Heavy rain in September (the middle of the rainy season in Thailand) can cause unexpected events and natural disasters such as flooding in many areas of the country. Rainfall series that contain both zero and positive values belong to the zero-inflated gamma distribution, which combines the binomial and gamma distributions. Precipitation in various areas of a country can be estimated by using simultaneous confidence intervals (CIs) for the ratios of the means of multiple zero-inflated gamma populations. Herein, we propose six simultaneous CIs constructed using the fiducial generalized CI method, Bayesian and highest posterior density (HPD) interval methods based on the Jeffreys'rule or uniform prior, and method of variance estimates recovery (MOVER).
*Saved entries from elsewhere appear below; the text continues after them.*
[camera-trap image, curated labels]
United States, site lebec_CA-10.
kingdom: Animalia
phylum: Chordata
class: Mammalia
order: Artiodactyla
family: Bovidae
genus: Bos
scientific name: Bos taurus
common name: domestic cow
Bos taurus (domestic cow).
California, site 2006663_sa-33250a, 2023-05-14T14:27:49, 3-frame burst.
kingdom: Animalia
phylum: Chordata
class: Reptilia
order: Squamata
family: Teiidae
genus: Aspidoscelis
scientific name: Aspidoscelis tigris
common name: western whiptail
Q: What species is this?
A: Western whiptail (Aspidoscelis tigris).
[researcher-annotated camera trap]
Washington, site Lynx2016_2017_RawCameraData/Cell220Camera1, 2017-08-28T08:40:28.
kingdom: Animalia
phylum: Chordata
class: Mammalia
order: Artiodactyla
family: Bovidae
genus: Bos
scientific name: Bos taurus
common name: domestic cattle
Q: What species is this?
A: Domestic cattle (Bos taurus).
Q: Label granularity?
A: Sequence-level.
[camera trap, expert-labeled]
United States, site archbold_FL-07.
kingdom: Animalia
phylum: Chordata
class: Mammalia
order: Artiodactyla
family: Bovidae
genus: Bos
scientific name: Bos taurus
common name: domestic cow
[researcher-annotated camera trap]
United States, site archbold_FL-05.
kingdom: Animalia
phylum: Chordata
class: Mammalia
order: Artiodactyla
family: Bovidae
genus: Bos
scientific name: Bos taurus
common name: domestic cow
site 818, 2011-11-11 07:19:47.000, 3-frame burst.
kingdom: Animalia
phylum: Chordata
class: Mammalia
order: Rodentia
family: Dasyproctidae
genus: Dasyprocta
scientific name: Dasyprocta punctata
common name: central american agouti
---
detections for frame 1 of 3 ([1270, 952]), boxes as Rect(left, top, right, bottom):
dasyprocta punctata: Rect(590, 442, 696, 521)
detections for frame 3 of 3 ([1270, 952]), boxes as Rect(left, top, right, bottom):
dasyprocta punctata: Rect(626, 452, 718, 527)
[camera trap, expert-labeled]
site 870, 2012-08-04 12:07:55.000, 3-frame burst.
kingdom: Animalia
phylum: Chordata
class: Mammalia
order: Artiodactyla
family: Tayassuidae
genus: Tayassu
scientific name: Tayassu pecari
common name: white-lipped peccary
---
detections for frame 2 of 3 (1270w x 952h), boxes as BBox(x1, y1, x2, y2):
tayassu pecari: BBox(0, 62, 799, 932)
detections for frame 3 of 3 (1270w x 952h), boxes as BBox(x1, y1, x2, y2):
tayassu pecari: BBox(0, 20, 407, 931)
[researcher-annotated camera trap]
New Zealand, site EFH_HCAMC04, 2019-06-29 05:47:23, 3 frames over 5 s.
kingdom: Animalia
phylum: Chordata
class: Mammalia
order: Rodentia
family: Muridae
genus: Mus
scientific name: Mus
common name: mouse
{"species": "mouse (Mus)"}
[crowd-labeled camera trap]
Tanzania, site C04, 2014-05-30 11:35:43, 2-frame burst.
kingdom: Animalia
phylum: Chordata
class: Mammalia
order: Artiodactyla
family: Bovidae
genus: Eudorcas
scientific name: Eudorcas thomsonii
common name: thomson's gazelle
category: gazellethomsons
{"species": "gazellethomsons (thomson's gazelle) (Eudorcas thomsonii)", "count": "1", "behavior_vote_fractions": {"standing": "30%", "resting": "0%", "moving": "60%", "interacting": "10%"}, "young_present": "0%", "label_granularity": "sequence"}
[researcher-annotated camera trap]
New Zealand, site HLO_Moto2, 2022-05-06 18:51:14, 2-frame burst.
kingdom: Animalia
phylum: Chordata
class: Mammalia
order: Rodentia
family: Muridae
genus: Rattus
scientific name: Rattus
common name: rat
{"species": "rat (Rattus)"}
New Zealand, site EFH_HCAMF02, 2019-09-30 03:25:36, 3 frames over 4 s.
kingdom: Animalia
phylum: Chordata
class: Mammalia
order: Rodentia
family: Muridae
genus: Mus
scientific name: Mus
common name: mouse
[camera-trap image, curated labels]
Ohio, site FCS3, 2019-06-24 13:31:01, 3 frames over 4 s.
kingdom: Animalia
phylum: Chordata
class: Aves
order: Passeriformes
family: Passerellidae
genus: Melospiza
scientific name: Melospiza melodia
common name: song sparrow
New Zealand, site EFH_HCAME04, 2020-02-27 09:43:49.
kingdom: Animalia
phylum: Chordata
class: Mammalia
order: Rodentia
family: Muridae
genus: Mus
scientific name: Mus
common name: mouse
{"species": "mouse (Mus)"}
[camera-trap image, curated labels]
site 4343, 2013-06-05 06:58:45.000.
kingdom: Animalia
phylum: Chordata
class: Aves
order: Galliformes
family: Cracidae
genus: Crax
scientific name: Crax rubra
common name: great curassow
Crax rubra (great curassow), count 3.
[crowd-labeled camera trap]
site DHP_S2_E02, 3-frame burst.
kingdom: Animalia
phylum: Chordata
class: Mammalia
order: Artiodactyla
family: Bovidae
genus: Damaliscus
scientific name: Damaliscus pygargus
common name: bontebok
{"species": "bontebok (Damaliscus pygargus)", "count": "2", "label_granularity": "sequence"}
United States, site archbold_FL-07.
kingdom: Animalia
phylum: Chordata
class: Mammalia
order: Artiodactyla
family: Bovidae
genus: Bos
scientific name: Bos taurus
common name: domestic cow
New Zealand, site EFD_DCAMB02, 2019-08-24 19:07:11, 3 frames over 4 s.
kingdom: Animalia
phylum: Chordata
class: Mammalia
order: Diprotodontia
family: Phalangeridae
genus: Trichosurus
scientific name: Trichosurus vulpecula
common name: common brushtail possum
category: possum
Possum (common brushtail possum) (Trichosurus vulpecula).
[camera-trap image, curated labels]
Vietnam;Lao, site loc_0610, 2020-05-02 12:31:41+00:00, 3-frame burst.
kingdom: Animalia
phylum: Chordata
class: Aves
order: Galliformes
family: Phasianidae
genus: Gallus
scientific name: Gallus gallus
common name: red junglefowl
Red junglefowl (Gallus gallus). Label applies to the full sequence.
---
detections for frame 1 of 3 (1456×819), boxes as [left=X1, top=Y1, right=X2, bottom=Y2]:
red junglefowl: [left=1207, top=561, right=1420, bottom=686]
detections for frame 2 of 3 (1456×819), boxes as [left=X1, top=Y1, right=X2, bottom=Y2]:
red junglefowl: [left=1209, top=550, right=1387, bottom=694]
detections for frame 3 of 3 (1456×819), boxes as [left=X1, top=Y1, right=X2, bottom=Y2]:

The performances of the proposed simultaneous CI methods were evaluated using a Monte Carlo simulation in terms of the coverage probabilities and expected lengths. The results from a comparative simulation study show that the HPD interval based on the Jeffreys'rule prior performed the best in most cases, while in some situations, the fiducial generalized CI performed well. All of the methods were applied to estimate the simultaneous CIs for the ratios of the means of natural rainfall data from six regions in Thailand.

Automated summary

Heavy rain in September can cause flooding and other natural disasters in many areas of Thailand. We propose six methods for constructing simultaneous confidence intervals and evaluate their performance using Monte Carlo simulation. The results show that the HPD interval based on the Jeffreys'rule prior performs the best in most cases.